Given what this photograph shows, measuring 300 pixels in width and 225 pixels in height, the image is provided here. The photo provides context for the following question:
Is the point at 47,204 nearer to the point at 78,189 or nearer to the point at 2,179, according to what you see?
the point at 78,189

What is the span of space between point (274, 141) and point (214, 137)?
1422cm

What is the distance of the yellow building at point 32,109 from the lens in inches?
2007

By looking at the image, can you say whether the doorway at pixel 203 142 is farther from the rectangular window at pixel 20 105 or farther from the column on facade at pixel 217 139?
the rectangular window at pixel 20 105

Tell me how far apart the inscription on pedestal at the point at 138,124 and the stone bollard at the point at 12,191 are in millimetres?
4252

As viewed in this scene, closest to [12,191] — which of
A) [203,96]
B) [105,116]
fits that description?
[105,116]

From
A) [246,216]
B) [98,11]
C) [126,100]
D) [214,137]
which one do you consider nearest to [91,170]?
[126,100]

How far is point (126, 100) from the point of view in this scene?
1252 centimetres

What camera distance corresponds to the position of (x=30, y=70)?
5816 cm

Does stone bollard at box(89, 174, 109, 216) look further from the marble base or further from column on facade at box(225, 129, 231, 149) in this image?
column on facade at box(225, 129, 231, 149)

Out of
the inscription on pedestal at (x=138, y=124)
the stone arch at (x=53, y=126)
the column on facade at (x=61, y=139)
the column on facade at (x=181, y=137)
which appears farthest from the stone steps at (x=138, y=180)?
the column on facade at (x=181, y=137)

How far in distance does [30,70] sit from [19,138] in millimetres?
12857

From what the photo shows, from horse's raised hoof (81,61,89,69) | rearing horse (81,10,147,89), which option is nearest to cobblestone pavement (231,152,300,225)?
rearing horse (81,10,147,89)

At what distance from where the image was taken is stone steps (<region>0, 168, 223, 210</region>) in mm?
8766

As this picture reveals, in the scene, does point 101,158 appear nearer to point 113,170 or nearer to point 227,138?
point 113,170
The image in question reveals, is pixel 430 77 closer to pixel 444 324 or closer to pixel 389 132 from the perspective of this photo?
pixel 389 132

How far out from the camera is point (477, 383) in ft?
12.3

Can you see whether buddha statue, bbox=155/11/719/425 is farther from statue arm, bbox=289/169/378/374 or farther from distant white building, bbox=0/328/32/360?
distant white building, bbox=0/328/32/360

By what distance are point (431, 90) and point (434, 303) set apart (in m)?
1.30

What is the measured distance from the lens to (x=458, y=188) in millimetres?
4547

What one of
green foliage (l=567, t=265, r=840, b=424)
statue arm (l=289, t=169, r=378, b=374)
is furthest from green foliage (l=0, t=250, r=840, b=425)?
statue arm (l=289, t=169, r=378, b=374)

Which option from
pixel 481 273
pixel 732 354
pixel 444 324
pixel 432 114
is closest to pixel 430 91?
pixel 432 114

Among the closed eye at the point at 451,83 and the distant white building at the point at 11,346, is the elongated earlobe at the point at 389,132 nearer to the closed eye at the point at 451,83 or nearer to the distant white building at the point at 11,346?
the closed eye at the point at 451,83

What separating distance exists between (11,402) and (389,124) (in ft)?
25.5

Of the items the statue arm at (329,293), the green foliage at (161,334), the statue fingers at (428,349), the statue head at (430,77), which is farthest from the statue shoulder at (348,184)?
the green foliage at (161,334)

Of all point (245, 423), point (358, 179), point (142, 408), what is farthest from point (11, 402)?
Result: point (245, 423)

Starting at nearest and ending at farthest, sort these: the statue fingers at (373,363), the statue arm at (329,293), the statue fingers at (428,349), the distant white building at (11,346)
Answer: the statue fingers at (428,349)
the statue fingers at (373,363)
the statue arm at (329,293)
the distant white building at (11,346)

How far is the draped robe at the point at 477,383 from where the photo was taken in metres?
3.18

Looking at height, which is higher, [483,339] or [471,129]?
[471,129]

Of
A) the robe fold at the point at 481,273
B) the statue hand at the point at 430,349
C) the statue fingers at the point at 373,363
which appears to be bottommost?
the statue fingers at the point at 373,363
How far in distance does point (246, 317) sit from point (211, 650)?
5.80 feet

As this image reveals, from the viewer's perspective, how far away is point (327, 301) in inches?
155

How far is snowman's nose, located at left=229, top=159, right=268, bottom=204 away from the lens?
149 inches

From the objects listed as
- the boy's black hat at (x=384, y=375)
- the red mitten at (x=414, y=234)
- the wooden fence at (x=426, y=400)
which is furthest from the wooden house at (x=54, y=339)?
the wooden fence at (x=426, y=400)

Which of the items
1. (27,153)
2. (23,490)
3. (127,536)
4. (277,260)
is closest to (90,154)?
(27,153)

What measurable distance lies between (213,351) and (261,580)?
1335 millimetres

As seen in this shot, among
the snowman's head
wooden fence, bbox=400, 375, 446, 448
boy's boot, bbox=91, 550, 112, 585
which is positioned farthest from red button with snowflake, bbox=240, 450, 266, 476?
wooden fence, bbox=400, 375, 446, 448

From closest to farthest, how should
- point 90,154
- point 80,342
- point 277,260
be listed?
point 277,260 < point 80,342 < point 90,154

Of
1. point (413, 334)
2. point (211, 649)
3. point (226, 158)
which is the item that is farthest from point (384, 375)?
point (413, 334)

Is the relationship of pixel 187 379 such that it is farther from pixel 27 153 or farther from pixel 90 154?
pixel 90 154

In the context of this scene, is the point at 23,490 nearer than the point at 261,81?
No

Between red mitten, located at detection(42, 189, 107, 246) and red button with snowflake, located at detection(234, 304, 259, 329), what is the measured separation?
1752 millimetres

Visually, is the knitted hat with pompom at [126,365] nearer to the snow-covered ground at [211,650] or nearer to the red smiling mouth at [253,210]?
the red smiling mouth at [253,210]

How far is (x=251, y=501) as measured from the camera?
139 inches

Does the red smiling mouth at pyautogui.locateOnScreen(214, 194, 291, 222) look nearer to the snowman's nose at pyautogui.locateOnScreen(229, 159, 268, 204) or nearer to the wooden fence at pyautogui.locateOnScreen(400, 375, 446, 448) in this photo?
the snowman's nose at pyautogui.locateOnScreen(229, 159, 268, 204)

▬▬▬▬▬▬

### CONSIGNE
Renvoyez telles quelles les lignes de la portion qui s'ouvre sur la ligne contenant « Of the items the » et se ferme sur celle contenant « Result: point (245, 423) », ces deux lignes comprises.

### EXERCICE TERMINÉ
Of the items the statue arm at (329,293), the green foliage at (161,334), the statue fingers at (428,349), the statue head at (430,77), which is farthest from the statue shoulder at (348,184)?
the green foliage at (161,334)

Of all point (245, 423), point (358, 179), point (142, 408), what is farthest from point (11, 402)?
Result: point (245, 423)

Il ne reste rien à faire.